The documentary originated as a feature-length expansion of Ang's 2010 short film iskWater (alternatively titled Water), which explored the migration of Muslim settlers from Mindanao to Manila and their informal settlement behind Malacañang Palace. This was his first short film, produced while he was studying broadcasting at the Polytechnic University of the Philippines.

In December 2010, iskWater won the champion prize at the Southeast Asian Student Documentary Awards (SEAdocs) at the Science Film Festival in Bangkok, Thailand, an event organized by the Goethe-Institut and UNESCO to raise environmental awareness. That same year, another version of the short titled Water also won the Grand Prix at the ASEAN-Korea Multimedia Competition in Seoul, South Korea. In 2011, the short film, under the title My Riverside Home, won first place in the Developing Member Countries - General Category of the Asian Development Bank's (ADB) MyView H2O video competition. Following these international accolades, Ang received the Ani ng Dangal presidential award from the National Commission for Culture and the Arts in 2011, and the Senate of the Philippines introduced Senate Resolution No. 314 to commend his filmmaking breakthrough.

Ang subsequently secured a development grant from the Goethe-Institut to expand the project into a feature-length documentary, focusing on the Muslim migrant community settled over the esteros behind Malacañang Palace. Using observational methods, Ang spent several months living in the settlement. The production used direct cinema techniques, relying on observational footage of the residents without voice-over narration or reenactments.

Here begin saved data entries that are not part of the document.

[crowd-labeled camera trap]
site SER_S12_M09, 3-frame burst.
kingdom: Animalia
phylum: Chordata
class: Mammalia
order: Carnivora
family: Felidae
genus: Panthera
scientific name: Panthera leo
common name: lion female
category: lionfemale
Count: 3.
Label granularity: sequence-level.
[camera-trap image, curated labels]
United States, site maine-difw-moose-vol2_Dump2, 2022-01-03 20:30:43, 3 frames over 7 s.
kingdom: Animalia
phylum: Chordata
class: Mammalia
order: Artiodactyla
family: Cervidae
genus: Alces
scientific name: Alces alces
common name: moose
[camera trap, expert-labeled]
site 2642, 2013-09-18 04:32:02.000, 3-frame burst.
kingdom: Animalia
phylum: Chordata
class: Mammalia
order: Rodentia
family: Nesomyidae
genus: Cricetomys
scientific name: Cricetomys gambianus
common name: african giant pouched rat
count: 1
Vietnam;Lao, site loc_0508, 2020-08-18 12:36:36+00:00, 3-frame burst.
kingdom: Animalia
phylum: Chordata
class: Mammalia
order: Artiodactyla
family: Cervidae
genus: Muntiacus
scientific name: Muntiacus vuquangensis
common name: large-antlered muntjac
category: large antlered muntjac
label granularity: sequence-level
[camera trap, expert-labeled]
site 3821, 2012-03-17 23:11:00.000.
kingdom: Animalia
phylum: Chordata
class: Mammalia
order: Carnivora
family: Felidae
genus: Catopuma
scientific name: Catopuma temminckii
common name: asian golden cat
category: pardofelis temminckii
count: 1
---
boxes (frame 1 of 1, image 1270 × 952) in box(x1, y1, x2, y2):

== Release and reception ==

Following its premiere in South Korea, the documentary was screened at the South to South Film Festival in Jakarta, Indonesia, in February 2012. The film was also shown at the Goethe-Institut and Kineforum as part of a program highlighting environmental and social issues.

The film received coverage during its festival screenings. Writing for The Jakarta Post, critic Dina Indrasafitri noted the contrast between the informal settlers and the nearby presidential palace, describing the film's representation of development challenges shared by nations in the Global South.